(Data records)

= = = = = = =

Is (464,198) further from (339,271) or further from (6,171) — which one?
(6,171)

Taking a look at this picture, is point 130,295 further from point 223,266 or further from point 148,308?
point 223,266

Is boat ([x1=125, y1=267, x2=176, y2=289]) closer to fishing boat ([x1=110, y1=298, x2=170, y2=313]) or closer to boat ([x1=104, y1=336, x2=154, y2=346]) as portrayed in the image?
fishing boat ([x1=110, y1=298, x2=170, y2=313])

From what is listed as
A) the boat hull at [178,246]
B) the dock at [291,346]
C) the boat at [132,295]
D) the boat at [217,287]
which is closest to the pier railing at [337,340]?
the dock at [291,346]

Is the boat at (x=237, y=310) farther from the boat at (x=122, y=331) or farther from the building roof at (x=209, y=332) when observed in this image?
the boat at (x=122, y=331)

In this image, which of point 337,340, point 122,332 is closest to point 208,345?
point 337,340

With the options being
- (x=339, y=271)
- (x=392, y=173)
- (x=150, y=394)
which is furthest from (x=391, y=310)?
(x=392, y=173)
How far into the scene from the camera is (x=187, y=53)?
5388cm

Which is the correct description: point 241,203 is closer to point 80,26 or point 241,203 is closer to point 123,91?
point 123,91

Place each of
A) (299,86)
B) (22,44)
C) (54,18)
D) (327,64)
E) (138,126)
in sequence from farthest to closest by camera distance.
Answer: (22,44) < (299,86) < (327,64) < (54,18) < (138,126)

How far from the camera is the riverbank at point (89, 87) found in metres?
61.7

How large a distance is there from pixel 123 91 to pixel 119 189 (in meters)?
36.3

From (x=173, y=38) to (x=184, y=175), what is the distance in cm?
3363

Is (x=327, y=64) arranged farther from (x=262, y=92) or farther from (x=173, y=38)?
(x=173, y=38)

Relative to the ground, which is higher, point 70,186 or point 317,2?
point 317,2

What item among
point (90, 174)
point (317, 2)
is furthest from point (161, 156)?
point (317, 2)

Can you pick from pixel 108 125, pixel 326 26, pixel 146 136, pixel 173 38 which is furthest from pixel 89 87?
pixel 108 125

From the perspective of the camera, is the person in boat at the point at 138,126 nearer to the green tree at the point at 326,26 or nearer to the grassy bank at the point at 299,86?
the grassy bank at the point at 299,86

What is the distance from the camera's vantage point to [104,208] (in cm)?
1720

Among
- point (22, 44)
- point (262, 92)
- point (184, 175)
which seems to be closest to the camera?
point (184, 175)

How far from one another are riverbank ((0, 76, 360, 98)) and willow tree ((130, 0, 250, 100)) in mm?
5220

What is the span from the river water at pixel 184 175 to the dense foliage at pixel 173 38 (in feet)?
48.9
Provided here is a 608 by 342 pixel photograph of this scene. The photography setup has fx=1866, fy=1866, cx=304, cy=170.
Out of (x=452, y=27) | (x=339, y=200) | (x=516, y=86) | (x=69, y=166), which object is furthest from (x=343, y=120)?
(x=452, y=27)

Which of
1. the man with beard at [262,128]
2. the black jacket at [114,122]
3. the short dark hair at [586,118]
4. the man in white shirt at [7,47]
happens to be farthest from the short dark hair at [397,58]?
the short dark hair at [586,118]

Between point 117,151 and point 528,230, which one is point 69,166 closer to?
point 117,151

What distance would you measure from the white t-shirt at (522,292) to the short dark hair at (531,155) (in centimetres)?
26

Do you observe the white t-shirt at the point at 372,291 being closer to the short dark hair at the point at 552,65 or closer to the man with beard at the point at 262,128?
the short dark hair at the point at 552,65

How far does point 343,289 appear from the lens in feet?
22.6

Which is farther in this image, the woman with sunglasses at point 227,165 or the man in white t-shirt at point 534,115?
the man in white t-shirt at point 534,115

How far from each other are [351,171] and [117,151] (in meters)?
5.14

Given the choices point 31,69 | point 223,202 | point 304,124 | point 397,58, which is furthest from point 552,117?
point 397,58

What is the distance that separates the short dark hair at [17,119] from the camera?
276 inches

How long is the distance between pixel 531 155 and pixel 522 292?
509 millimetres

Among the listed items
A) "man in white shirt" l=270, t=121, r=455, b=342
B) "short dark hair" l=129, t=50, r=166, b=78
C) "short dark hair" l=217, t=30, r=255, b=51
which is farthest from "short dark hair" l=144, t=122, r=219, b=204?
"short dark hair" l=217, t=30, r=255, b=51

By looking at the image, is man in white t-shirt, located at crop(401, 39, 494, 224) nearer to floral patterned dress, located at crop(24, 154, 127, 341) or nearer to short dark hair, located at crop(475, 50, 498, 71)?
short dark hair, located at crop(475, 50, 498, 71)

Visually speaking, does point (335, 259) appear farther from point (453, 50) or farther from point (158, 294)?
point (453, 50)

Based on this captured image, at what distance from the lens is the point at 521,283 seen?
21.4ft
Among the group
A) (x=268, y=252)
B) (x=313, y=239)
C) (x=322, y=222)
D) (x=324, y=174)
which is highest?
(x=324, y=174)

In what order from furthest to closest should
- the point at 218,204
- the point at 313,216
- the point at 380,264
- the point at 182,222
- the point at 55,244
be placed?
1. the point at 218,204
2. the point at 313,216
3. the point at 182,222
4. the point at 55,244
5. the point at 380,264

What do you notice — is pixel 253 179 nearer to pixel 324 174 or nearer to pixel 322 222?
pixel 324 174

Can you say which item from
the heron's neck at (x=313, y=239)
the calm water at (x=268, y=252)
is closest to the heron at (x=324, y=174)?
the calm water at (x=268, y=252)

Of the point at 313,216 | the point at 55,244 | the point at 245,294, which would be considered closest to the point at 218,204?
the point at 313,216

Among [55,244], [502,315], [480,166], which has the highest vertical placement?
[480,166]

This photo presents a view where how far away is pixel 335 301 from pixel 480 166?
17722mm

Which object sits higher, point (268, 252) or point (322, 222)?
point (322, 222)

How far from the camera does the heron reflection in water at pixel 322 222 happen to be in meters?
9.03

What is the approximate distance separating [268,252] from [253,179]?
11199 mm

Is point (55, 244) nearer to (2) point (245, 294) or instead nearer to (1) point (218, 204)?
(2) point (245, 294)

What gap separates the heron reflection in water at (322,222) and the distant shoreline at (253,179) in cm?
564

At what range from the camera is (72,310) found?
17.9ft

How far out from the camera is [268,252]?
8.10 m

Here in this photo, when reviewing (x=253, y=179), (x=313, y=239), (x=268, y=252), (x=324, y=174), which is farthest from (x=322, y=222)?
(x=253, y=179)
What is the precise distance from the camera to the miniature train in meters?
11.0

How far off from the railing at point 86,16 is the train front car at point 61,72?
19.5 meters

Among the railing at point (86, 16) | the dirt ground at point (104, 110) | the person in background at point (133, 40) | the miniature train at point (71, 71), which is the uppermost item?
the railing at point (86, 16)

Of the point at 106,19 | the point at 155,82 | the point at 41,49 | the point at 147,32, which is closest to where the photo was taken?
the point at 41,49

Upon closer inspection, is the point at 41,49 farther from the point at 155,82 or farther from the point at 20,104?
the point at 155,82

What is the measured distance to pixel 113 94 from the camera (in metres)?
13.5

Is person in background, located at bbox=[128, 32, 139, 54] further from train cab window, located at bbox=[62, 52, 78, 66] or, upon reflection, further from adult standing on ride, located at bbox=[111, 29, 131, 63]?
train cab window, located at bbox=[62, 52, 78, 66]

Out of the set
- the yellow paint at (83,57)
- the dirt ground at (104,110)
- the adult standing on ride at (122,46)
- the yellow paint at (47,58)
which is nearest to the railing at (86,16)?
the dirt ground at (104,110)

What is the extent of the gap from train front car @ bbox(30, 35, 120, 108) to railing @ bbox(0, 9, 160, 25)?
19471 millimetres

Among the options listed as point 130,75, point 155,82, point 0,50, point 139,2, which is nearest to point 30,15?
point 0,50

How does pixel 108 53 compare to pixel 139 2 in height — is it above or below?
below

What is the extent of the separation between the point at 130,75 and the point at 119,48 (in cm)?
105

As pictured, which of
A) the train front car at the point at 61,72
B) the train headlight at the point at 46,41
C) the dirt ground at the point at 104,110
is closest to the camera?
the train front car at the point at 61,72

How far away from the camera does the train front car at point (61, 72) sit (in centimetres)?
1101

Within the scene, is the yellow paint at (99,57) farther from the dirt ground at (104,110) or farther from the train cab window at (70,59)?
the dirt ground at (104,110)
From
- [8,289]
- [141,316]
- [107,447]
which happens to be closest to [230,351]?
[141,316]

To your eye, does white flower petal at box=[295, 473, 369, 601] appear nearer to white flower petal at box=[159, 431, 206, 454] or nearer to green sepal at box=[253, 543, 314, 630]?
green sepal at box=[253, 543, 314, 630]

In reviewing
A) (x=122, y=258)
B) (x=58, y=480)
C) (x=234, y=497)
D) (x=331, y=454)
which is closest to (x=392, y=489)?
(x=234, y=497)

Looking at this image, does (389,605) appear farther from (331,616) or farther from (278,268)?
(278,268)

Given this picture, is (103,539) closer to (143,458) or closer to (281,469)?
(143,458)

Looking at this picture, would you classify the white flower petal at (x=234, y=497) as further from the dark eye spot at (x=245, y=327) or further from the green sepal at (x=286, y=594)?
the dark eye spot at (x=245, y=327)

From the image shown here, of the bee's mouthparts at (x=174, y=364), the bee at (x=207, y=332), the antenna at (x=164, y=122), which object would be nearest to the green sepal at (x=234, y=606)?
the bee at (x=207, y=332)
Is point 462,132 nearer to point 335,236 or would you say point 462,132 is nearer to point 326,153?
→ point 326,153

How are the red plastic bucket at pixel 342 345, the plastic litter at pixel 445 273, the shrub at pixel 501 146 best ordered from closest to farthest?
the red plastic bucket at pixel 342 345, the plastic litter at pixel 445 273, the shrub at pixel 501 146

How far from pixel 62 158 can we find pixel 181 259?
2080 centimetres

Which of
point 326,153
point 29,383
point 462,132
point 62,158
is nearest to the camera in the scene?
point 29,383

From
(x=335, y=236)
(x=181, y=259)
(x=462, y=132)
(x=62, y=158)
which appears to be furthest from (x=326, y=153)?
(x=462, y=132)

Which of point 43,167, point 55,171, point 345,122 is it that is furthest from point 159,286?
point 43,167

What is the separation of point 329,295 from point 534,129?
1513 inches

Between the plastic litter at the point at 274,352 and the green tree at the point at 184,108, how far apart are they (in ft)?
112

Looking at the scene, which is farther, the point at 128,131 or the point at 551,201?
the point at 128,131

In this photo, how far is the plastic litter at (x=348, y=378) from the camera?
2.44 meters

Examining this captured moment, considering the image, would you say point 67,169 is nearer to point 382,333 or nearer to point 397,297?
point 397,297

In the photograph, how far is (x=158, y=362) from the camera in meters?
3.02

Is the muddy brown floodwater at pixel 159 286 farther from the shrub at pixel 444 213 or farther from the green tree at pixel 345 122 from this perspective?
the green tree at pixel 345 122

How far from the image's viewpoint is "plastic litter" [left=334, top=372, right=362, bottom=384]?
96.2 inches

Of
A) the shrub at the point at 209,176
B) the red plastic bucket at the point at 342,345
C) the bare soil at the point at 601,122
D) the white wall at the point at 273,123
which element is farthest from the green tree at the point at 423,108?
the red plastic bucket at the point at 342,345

= = = = = = =

* Exercise details: Put the material starting with the line containing "Out of the set" and going on through the line containing "19471 millimetres" into a two-column CSV with the headers text and answer. Give one row for each text and its answer, with every field in quotation marks and line breaks replaced by spaces.

* Correct response:
text,answer
"Out of the set - the yellow paint at (83,57) - the dirt ground at (104,110) - the adult standing on ride at (122,46) - the yellow paint at (47,58) which is nearest to the railing at (86,16)?","the dirt ground at (104,110)"
"What is the extent of the gap from train front car @ bbox(30, 35, 120, 108) to railing @ bbox(0, 9, 160, 25)?","19471 millimetres"